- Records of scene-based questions
========================
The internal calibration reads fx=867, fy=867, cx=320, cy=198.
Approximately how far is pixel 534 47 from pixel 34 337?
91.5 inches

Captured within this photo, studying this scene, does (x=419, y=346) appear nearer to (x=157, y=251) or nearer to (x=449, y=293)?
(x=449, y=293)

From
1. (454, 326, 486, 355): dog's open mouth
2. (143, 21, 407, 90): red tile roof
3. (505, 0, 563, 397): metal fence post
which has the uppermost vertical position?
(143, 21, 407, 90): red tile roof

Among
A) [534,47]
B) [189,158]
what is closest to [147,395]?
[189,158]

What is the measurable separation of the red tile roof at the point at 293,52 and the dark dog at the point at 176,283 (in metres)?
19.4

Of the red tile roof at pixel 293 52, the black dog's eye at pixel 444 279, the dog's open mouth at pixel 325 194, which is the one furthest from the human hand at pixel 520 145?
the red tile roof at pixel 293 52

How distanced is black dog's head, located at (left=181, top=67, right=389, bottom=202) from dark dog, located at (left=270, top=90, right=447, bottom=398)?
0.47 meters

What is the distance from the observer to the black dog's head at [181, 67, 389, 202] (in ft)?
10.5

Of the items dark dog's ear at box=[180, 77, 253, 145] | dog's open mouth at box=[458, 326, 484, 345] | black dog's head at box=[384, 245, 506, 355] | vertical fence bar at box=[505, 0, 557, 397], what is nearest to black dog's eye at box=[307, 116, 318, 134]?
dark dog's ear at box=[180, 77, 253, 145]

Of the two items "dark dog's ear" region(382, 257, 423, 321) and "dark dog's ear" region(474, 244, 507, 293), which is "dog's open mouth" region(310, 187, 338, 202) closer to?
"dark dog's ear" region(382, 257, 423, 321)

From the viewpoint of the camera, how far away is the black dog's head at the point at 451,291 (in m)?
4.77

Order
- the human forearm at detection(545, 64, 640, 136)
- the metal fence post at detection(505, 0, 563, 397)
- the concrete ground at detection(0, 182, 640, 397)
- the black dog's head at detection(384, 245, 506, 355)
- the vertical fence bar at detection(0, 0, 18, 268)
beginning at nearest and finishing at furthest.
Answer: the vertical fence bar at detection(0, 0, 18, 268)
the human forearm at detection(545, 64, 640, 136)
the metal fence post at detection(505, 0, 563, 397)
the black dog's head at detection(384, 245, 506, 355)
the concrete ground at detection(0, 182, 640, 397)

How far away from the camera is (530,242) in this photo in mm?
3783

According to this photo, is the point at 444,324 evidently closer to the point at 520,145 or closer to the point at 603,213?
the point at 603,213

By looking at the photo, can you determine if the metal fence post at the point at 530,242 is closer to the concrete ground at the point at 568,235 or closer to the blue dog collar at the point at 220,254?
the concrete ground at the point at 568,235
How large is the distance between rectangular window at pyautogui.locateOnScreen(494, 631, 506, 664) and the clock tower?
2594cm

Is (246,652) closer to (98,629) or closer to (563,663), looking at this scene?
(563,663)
========================
Repeat word for word the lines from the line with "By looking at" through the end of the records.

By looking at the photo, can you determine if the metal fence post at the point at 530,242 is closer to the concrete ground at the point at 568,235 or closer to the blue dog collar at the point at 220,254?
the concrete ground at the point at 568,235
How large is the distance between rectangular window at pyautogui.locateOnScreen(494, 631, 506, 664) and the clock tower?
2594cm

Is (246,652) closer to (98,629) or closer to (563,663), looking at this scene?
(563,663)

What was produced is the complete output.